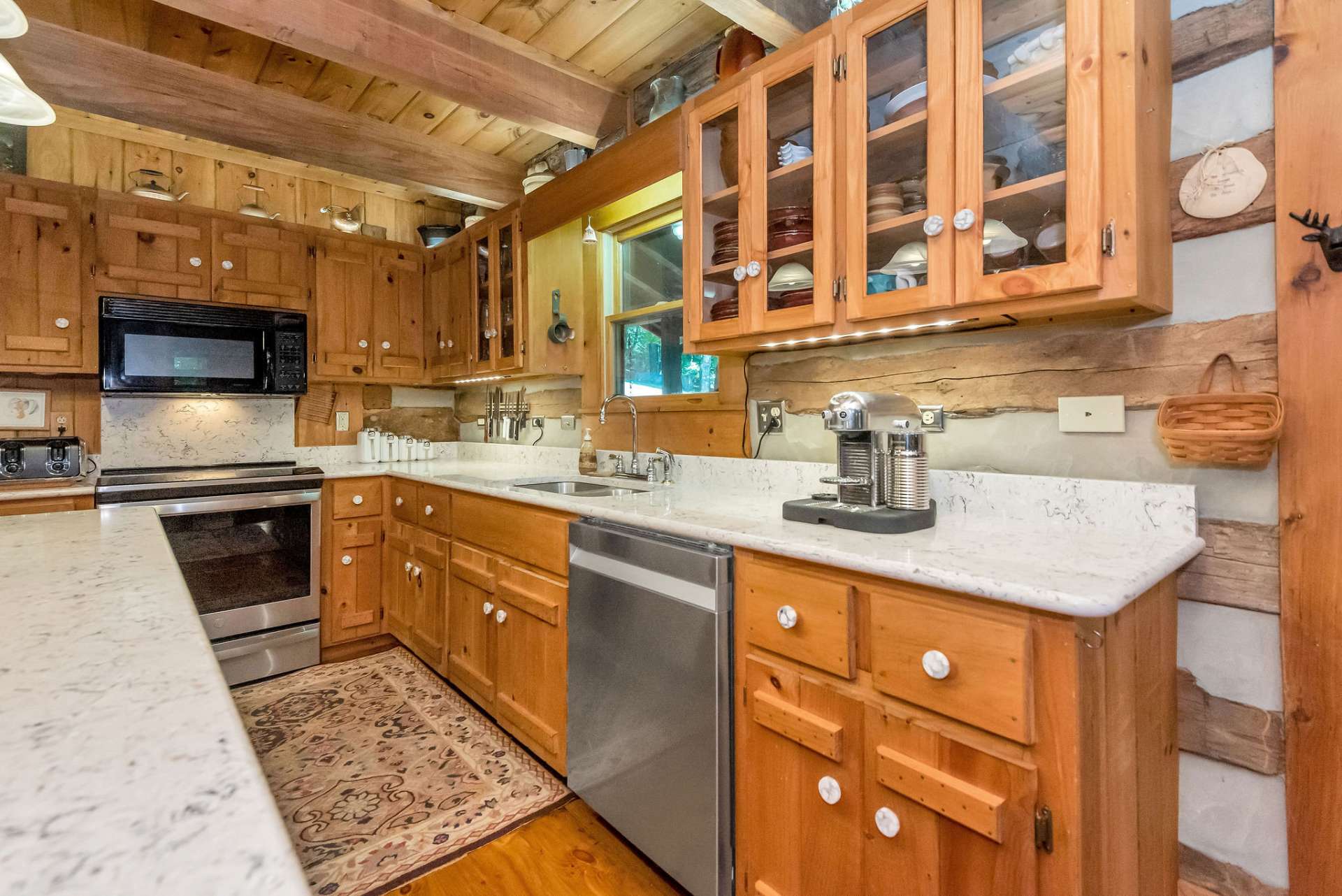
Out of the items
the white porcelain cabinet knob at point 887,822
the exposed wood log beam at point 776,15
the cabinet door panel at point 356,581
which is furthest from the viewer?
the cabinet door panel at point 356,581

* * *

**Requirements:**
Reproduce the records verbatim, omitting all images they contain.

**Finished task:**
Out of the items
the white porcelain cabinet knob at point 887,822
the exposed wood log beam at point 776,15
the cabinet door panel at point 356,581
which is furthest from the viewer?
the cabinet door panel at point 356,581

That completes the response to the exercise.